- STORED DATA:
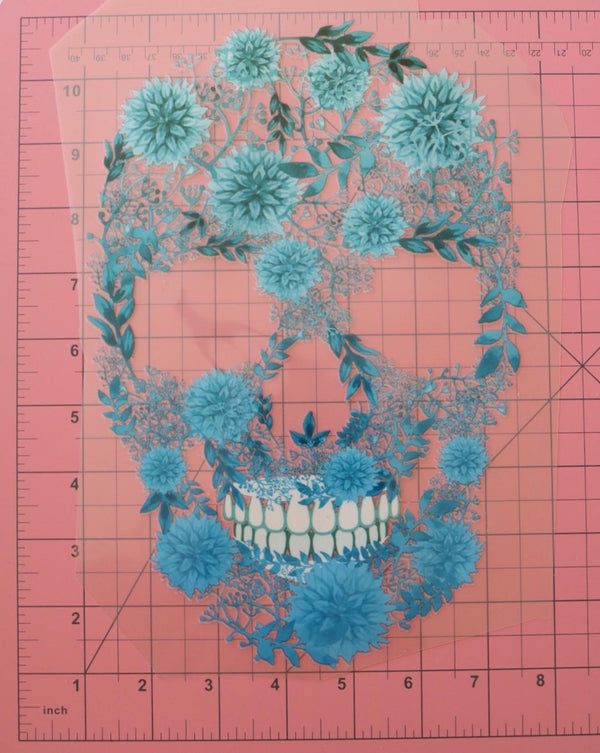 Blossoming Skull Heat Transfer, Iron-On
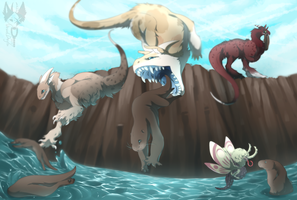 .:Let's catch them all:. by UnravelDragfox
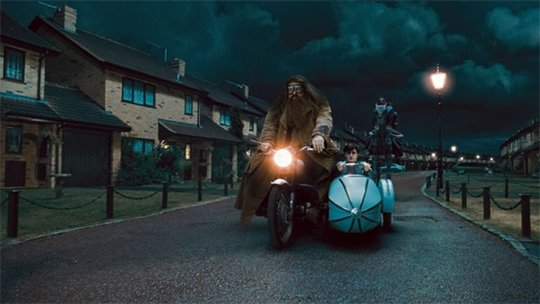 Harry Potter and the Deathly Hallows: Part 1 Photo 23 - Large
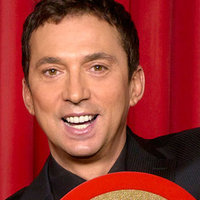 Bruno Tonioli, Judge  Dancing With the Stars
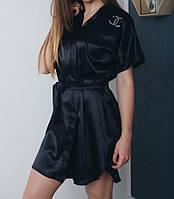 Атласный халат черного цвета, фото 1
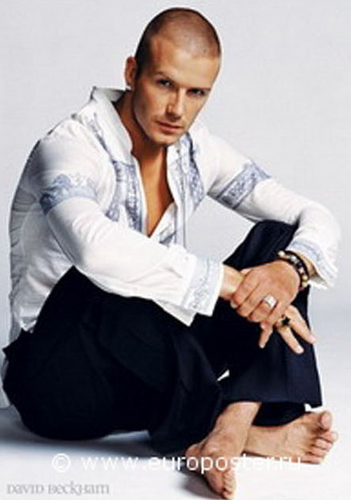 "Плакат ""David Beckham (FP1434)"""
---
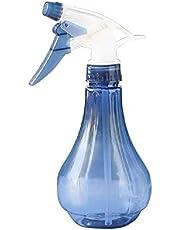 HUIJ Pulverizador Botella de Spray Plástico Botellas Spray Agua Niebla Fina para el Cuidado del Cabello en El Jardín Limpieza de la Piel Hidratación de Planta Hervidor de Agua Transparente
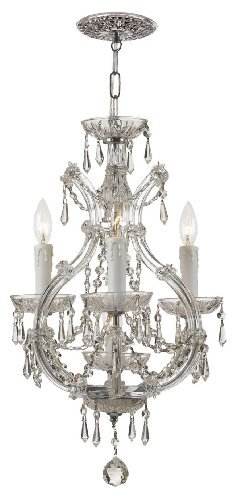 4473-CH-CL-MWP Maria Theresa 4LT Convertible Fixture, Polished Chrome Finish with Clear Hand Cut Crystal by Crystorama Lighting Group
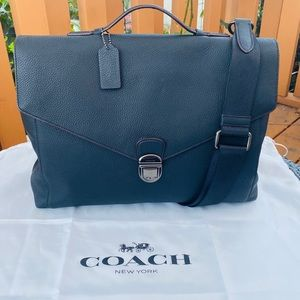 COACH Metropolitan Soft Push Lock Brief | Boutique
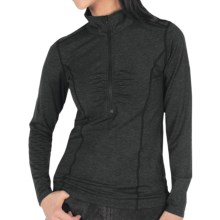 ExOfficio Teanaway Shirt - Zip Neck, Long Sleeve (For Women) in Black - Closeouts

- INSTRUCTIONS TO FOLLOW: Print nothing except the lines above from the one containing "4473-CH-CL-MWP Maria Theresa" down to the one containing "ExOfficio Teanaway Shirt", both included, exactly as written and free of pictures.

- SOLUTION TO THIS PROBLEM:
 4473-CH-CL-MWP Maria Theresa 4LT Convertible Fixture, Polished Chrome Finish with Clear Hand Cut Crystal by Crystorama Lighting Group
 COACH Metropolitan Soft Push Lock Brief | Boutique
 ExOfficio Teanaway Shirt - Zip Neck, Long Sleeve (For Women) in Black - Closeouts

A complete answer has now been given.